■ **INPUT RECORDS**:

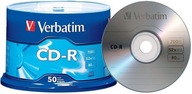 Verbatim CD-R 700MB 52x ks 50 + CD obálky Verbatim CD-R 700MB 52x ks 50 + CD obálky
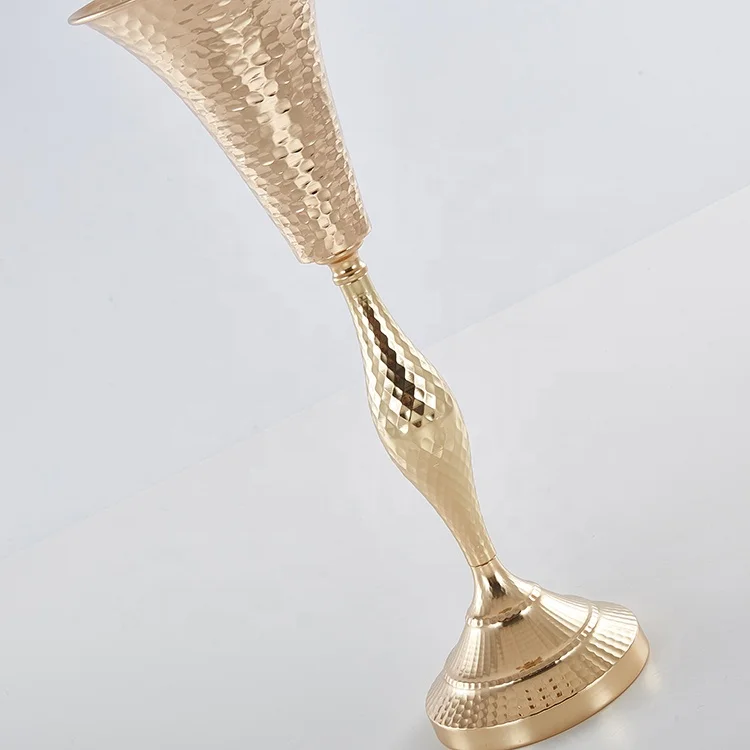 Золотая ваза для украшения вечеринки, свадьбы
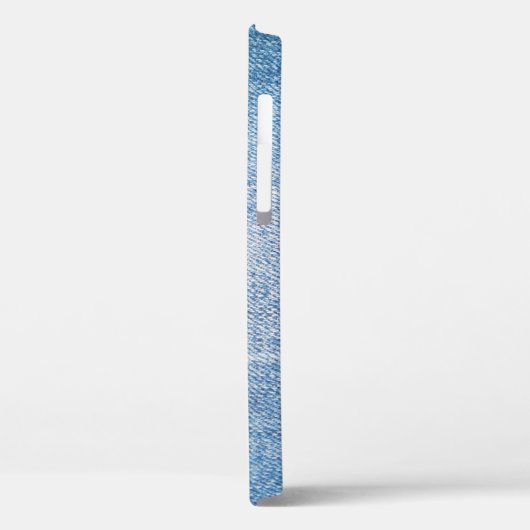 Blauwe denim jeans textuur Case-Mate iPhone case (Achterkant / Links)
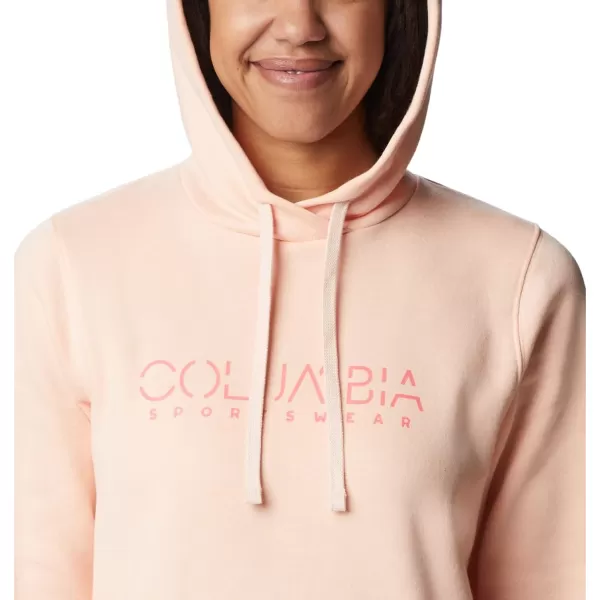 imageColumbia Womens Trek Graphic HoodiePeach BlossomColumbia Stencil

==

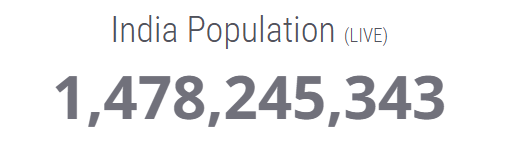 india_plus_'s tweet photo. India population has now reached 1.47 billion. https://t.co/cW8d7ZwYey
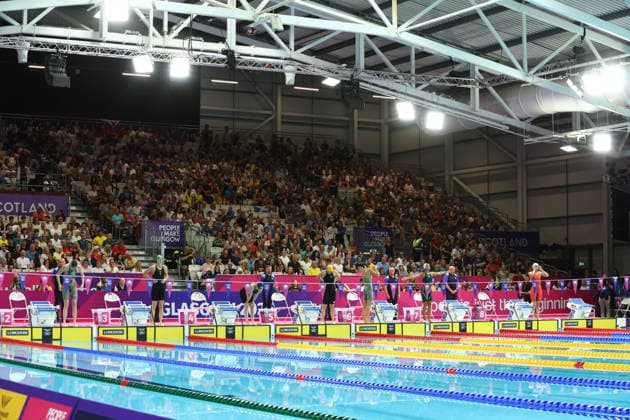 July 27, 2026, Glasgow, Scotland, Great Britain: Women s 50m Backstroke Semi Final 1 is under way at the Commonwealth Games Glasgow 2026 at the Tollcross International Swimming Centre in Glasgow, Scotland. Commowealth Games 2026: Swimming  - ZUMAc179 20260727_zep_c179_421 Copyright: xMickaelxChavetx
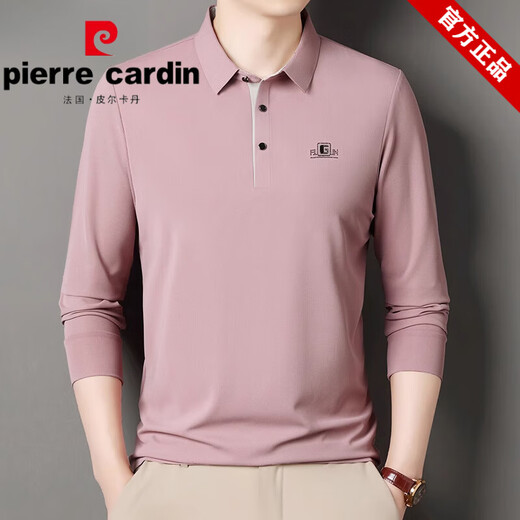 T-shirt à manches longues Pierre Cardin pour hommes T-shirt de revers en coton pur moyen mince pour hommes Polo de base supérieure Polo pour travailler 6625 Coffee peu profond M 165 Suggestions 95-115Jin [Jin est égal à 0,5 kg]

* * *

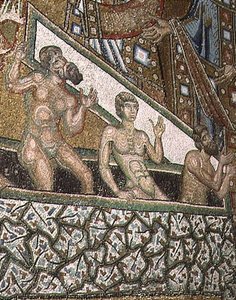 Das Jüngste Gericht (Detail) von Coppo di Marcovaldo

■ **THE PROBLEM**: Copy nothing but the lines above from the one with "July 27, 2026, Glasgow, Scotland, Great" to the one with "T-shirt à manches", inclusive, word for word. Leave every picture out.

■ **EXERCISE ANSWER**:
 July 27, 2026, Glasgow, Scotland, Great Britain: Women s 50m Backstroke Semi Final 1 is under way at the Commonwealth Games Glasgow 2026 at the Tollcross International Swimming Centre in Glasgow, Scotland. Commowealth Games 2026: Swimming  - ZUMAc179 20260727_zep_c179_421 Copyright: xMickaelxChavetx
 T-shirt à manches longues Pierre Cardin pour hommes T-shirt de revers en coton pur moyen mince pour hommes Polo de base supérieure Polo pour travailler 6625 Coffee peu profond M 165 Suggestions 95-115Jin [Jin est égal à 0,5 kg]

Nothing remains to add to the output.